> **Your goal**
Verbatim repeat, images excluded. Give each entry again as written.

(Image-caption web data)
········
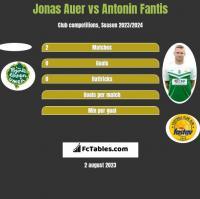 Jonas Auer vs Antonin Fantis h2h player stats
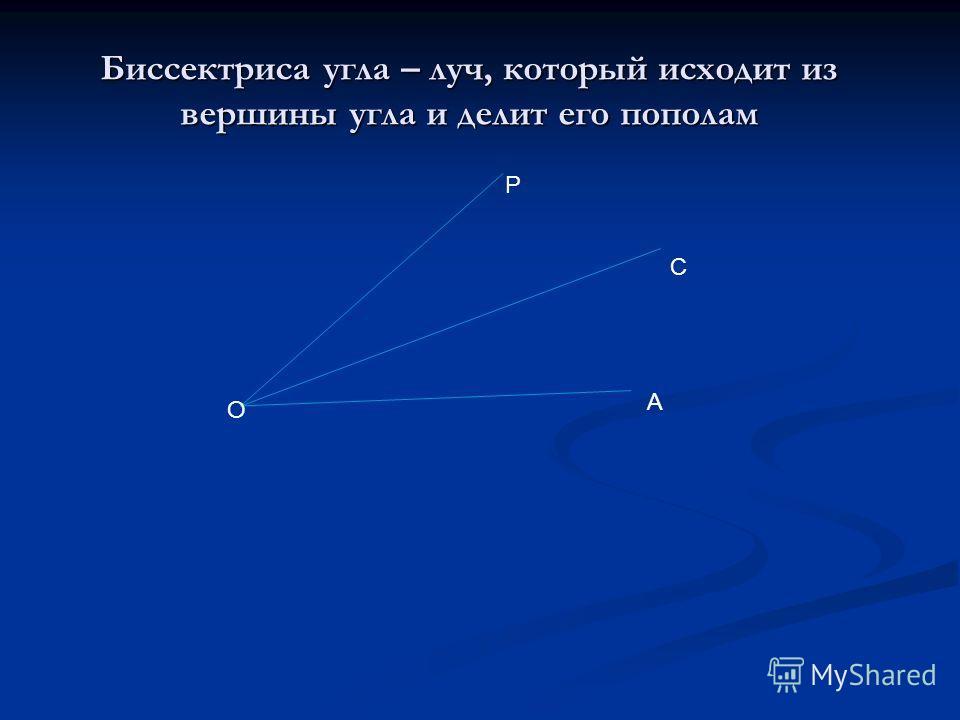 Биссектриса угла – луч, который исходит из вершины угла и делит его пополам О Р С А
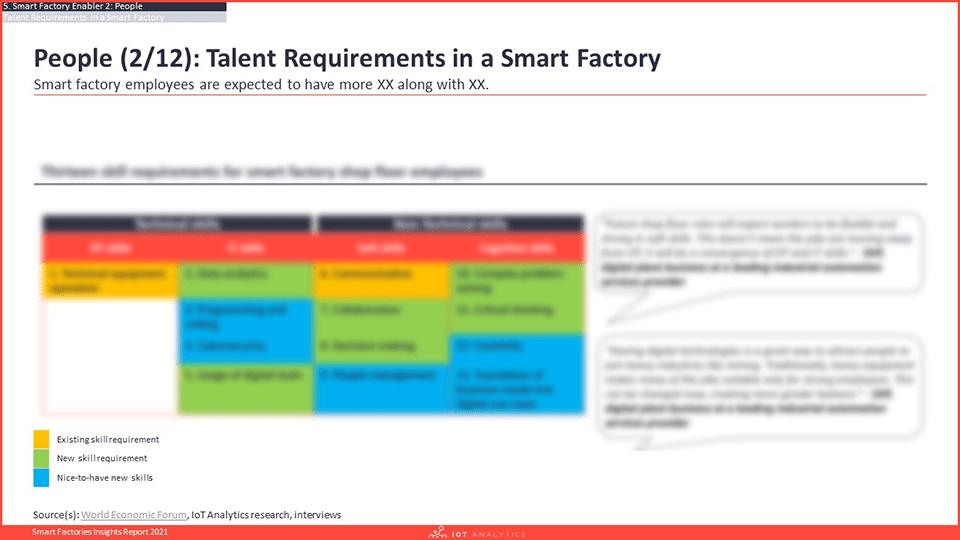 Smart Factories Insights Report 2021 - Talent Requirements-min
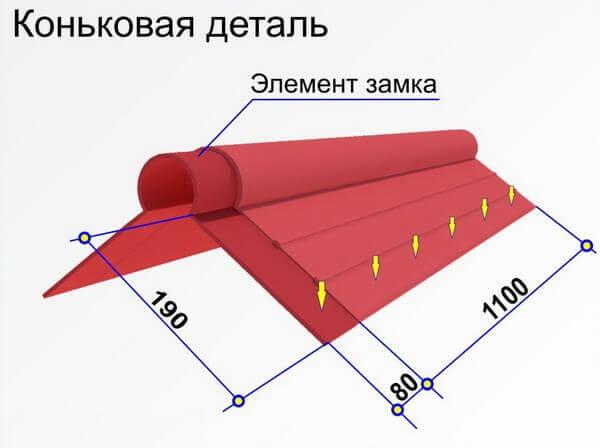 Крепление коньковой детали - схема
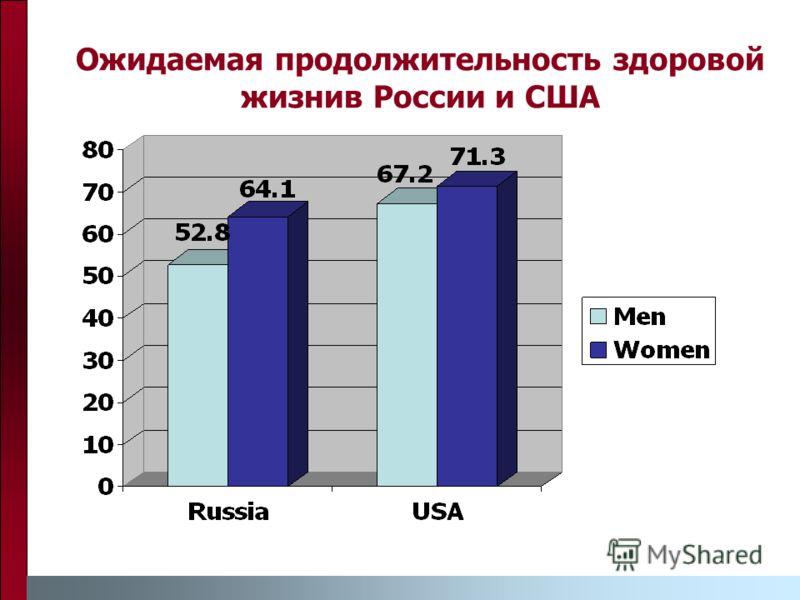 Ожидаемая продолжительность здоровой жизнив России и США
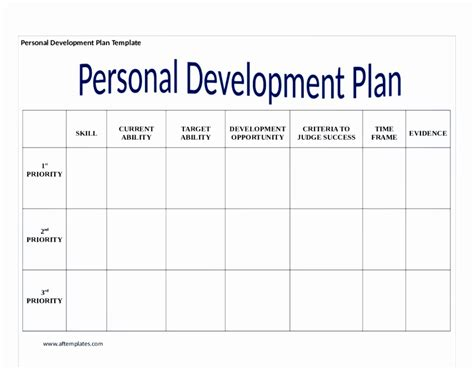 recent articles re cpd simple personal and professional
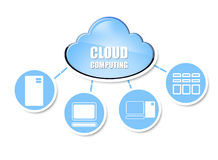Cloud computing. And computer networking concept Stock Photography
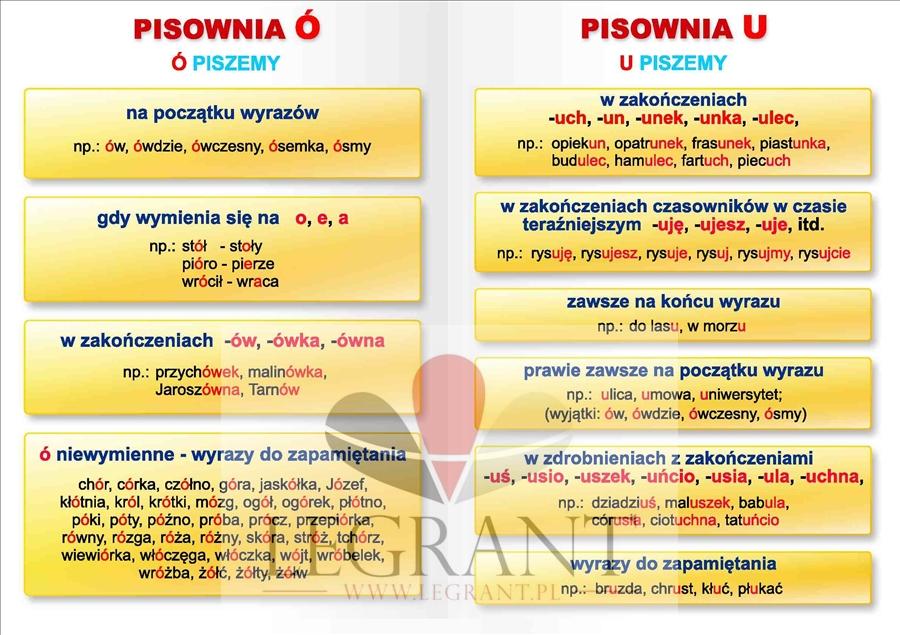 język polski podręcznik do gimnazjum
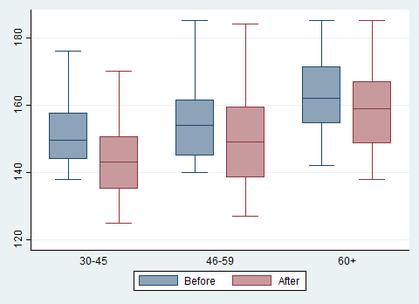 Statistische Beratung erstellt Boxplots mit Stata, R und SPSS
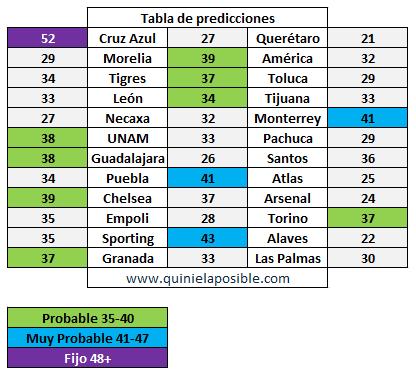 prediccion ganagol 364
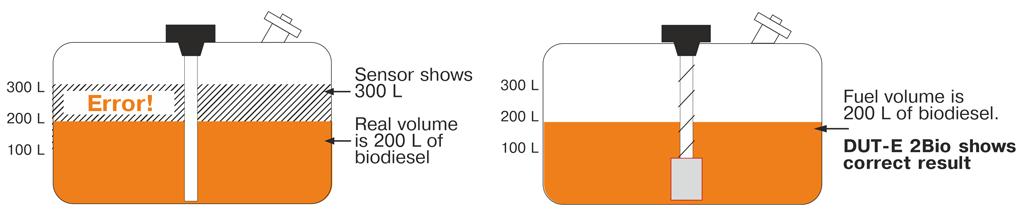 Monitoring of different fuel types using DUT-E 2Bio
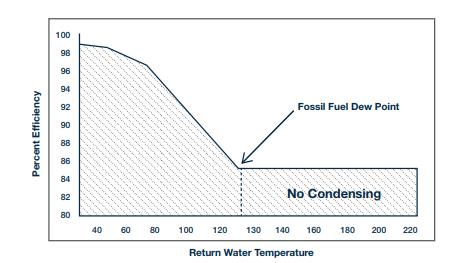condensing boiler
········
> **Solution**
 Jonas Auer vs Antonin Fantis h2h player stats
 Биссектриса угла – луч, который исходит из вершины угла и делит его пополам О Р С А
 Smart Factories Insights Report 2021 - Talent Requirements-min
 Крепление коньковой детали - схема
 Ожидаемая продолжительность здоровой жизнив России и США
 recent articles re cpd simple personal and professional
Cloud computing. And computer networking concept Stock Photography
 język polski podręcznik do gimnazjum
 Statistische Beratung erstellt Boxplots mit Stata, R und SPSS
 prediccion ganagol 364
 Monitoring of different fuel types using DUT-E 2Bio
condensing boiler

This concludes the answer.